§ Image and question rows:
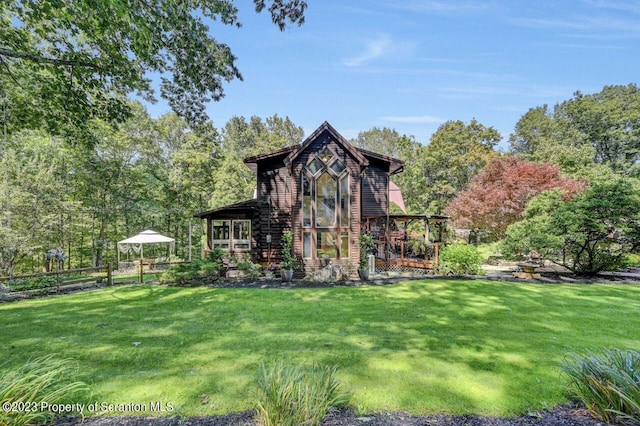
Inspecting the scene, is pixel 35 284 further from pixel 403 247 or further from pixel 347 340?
pixel 403 247

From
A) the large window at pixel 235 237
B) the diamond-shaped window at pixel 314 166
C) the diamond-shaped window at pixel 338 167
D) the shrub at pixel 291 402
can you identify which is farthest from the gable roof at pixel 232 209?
the shrub at pixel 291 402

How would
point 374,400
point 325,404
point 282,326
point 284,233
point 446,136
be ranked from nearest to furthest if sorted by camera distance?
point 325,404 < point 374,400 < point 282,326 < point 284,233 < point 446,136

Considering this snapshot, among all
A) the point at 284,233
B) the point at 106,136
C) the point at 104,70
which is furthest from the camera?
the point at 106,136

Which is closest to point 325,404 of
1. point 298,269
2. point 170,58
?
point 170,58

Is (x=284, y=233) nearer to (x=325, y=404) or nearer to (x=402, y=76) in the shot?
(x=402, y=76)

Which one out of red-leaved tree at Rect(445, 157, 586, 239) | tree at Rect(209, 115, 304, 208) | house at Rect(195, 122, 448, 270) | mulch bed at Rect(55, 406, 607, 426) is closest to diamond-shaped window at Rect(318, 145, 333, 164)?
house at Rect(195, 122, 448, 270)

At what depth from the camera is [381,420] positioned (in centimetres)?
284

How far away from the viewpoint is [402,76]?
14.1 m

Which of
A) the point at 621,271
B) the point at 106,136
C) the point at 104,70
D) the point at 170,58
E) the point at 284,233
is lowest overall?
the point at 621,271

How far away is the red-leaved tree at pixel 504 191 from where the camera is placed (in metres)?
18.7

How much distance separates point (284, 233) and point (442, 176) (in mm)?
23461

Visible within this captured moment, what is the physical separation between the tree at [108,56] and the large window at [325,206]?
6199 mm

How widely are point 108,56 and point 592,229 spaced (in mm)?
18046

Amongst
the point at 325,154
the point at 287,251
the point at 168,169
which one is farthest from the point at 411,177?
the point at 168,169
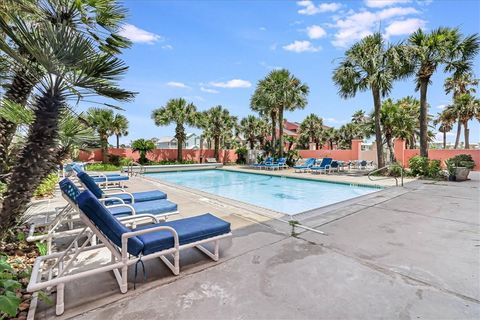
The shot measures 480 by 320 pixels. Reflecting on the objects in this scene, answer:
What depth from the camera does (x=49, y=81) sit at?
2.67 meters

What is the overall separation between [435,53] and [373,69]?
3051 millimetres

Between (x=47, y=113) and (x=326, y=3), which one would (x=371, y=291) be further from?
(x=326, y=3)

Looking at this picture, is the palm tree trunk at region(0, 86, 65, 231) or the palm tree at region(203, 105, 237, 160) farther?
the palm tree at region(203, 105, 237, 160)

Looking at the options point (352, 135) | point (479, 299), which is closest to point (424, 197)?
point (479, 299)

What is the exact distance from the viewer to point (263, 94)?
20.0 metres

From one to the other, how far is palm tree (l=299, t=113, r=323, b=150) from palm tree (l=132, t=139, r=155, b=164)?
969 inches

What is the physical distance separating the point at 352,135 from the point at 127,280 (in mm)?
41641

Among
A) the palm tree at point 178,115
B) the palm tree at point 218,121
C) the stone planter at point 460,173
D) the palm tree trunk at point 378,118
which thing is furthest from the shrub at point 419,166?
the palm tree at point 178,115

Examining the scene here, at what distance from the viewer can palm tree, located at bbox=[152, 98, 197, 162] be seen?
2197 centimetres

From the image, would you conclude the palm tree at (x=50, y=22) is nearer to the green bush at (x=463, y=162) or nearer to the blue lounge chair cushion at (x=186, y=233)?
the blue lounge chair cushion at (x=186, y=233)

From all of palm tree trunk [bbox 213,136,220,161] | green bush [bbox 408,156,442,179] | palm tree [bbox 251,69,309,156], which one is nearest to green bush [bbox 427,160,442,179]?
green bush [bbox 408,156,442,179]

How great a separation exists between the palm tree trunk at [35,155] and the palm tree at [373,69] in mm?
15613

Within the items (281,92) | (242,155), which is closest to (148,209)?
(281,92)

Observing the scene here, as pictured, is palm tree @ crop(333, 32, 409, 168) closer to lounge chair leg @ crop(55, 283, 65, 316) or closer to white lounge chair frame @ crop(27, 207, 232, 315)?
white lounge chair frame @ crop(27, 207, 232, 315)
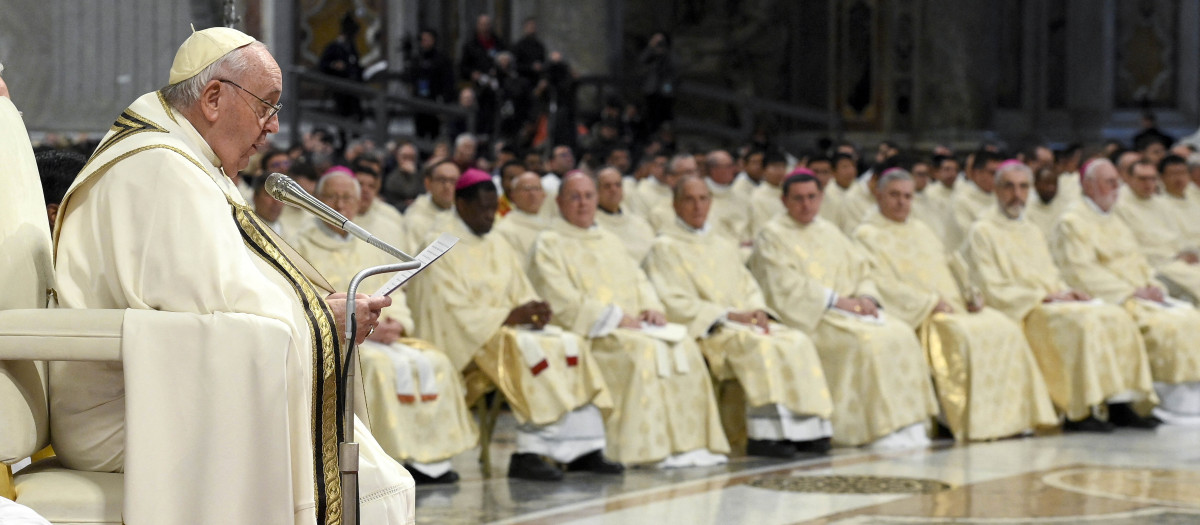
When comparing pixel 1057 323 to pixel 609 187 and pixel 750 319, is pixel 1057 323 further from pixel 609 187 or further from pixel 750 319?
pixel 609 187

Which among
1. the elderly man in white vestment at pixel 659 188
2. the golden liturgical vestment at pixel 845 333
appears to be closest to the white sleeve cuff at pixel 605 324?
the golden liturgical vestment at pixel 845 333

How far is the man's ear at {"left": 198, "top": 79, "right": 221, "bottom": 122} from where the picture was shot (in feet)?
11.8

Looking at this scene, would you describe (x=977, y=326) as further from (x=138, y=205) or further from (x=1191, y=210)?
(x=138, y=205)

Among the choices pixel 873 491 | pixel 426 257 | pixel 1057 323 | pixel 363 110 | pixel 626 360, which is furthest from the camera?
pixel 363 110

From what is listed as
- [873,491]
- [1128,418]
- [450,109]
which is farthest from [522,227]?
[450,109]

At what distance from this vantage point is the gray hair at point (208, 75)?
3582mm

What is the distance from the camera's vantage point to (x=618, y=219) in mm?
10102

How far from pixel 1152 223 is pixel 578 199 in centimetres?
478

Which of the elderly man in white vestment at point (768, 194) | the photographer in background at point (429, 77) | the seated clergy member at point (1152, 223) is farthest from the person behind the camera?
the photographer in background at point (429, 77)

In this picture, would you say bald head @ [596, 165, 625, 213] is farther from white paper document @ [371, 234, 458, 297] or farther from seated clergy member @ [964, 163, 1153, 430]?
white paper document @ [371, 234, 458, 297]

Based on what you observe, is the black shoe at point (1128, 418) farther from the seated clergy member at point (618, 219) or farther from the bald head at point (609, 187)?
the bald head at point (609, 187)

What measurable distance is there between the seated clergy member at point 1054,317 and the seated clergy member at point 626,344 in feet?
8.12

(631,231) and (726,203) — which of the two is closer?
(631,231)

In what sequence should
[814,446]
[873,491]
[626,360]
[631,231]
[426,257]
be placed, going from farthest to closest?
[631,231]
[814,446]
[626,360]
[873,491]
[426,257]
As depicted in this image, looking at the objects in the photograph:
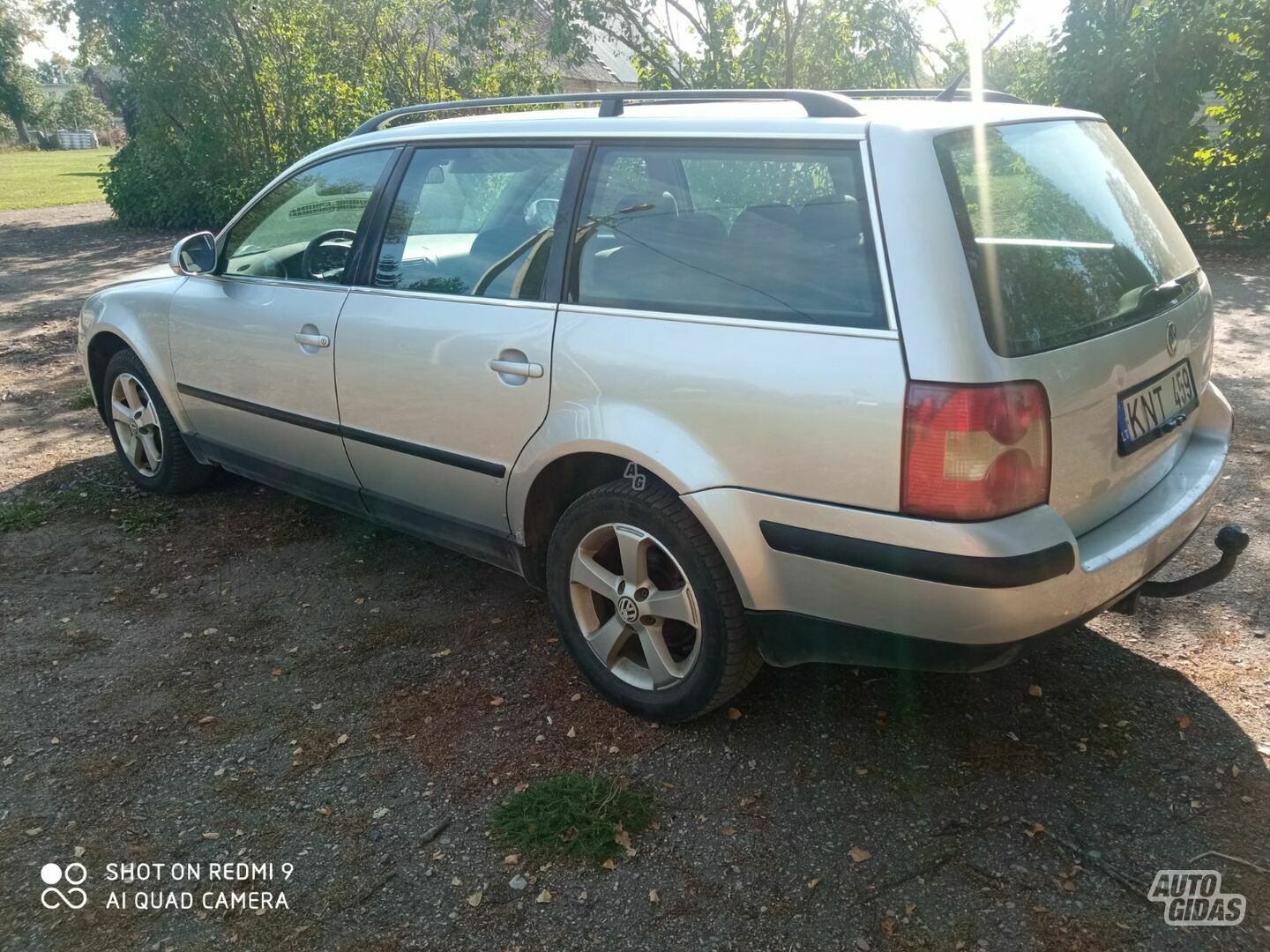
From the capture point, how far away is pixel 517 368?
3166mm

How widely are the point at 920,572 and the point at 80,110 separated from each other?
262 ft

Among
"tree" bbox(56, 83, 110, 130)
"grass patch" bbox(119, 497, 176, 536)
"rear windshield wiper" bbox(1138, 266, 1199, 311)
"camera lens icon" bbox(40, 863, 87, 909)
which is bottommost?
"camera lens icon" bbox(40, 863, 87, 909)

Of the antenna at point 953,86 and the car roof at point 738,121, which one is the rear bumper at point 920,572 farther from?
the antenna at point 953,86

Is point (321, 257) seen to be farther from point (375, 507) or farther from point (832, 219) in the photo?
point (832, 219)

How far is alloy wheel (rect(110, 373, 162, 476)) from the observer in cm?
503

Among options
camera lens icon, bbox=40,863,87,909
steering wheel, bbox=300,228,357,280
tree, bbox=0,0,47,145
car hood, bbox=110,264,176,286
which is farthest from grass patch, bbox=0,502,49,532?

§ EXERCISE INSTRUCTIONS: Return, unchanged, every line from the one containing "Is point (321, 257)" down to the end of the rows.

§ OUTPUT OF THE EXERCISE:
Is point (321, 257) seen to be farther from point (375, 507) or farther from point (832, 219) in the photo?
point (832, 219)

How far is alloy wheel (rect(110, 373, 162, 476)) from the observer in cm?
503

Among options
camera lens icon, bbox=40,863,87,909
steering wheel, bbox=300,228,357,280
tree, bbox=0,0,47,145
car hood, bbox=110,264,176,286
which is farthest from grass patch, bbox=0,502,49,532?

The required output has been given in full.